- Provided records:

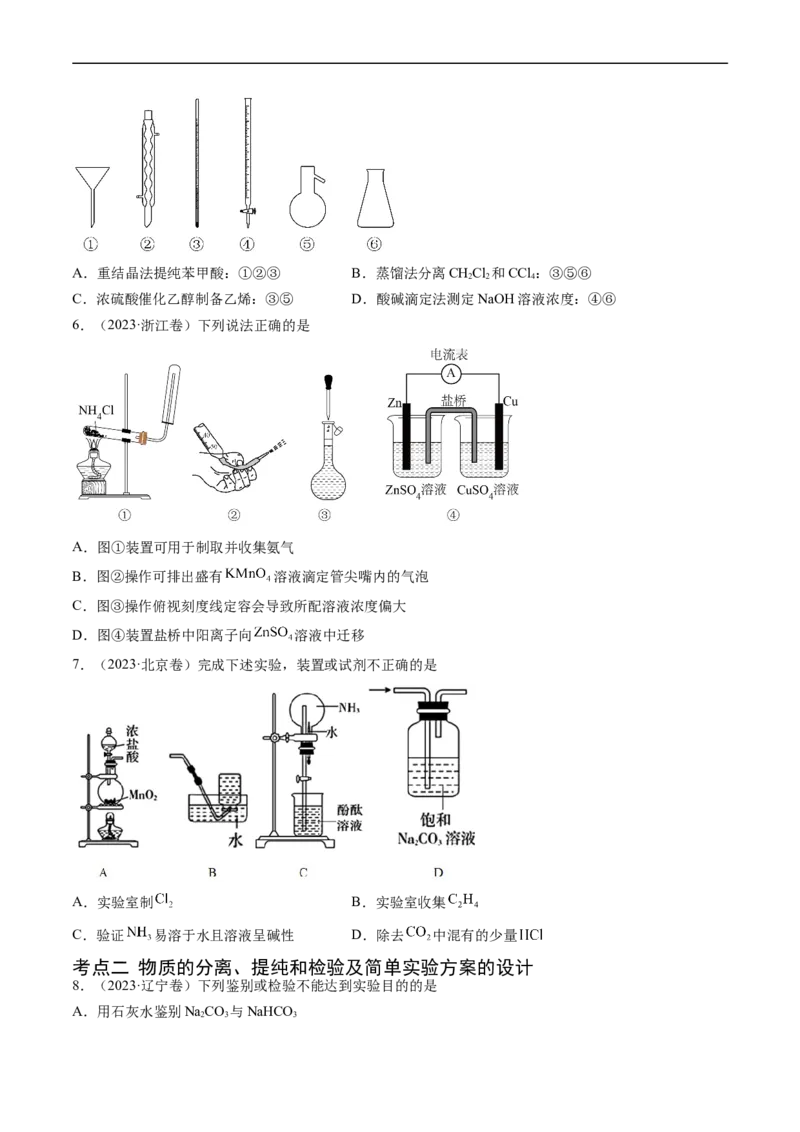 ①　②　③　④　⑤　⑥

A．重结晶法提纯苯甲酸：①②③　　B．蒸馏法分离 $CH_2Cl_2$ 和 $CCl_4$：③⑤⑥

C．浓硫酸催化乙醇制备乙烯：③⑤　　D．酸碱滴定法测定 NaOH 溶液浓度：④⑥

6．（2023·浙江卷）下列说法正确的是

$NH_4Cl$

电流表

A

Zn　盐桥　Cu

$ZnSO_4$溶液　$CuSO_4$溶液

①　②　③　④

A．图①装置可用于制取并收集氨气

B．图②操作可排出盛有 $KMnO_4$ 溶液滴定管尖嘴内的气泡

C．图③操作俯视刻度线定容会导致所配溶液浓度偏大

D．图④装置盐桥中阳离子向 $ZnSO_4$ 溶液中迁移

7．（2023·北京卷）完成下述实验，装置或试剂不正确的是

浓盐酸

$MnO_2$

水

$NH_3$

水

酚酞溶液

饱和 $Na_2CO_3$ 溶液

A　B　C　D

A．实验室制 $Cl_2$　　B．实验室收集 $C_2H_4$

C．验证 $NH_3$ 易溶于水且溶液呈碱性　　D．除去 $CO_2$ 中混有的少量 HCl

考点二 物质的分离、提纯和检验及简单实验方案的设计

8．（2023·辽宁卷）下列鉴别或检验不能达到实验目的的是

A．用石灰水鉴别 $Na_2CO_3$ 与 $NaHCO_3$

- Problem description:
When copying the listing, skip the pictures and keep each line exactly as written.

- Task response:
 ①　②　③　④　⑤　⑥

A．重结晶法提纯苯甲酸：①②③　　B．蒸馏法分离 $CH_2Cl_2$ 和 $CCl_4$：③⑤⑥

C．浓硫酸催化乙醇制备乙烯：③⑤　　D．酸碱滴定法测定 NaOH 溶液浓度：④⑥

6．（2023·浙江卷）下列说法正确的是

$NH_4Cl$

电流表

A

Zn　盐桥　Cu

$ZnSO_4$溶液　$CuSO_4$溶液

①　②　③　④

A．图①装置可用于制取并收集氨气

B．图②操作可排出盛有 $KMnO_4$ 溶液滴定管尖嘴内的气泡

C．图③操作俯视刻度线定容会导致所配溶液浓度偏大

D．图④装置盐桥中阳离子向 $ZnSO_4$ 溶液中迁移

7．（2023·北京卷）完成下述实验，装置或试剂不正确的是

浓盐酸

$MnO_2$

水

$NH_3$

水

酚酞溶液

饱和 $Na_2CO_3$ 溶液

A　B　C　D

A．实验室制 $Cl_2$　　B．实验室收集 $C_2H_4$

C．验证 $NH_3$ 易溶于水且溶液呈碱性　　D．除去 $CO_2$ 中混有的少量 HCl

考点二 物质的分离、提纯和检验及简单实验方案的设计

8．（2023·辽宁卷）下列鉴别或检验不能达到实验目的的是

A．用石灰水鉴别 $Na_2CO_3$ 与 $NaHCO_3$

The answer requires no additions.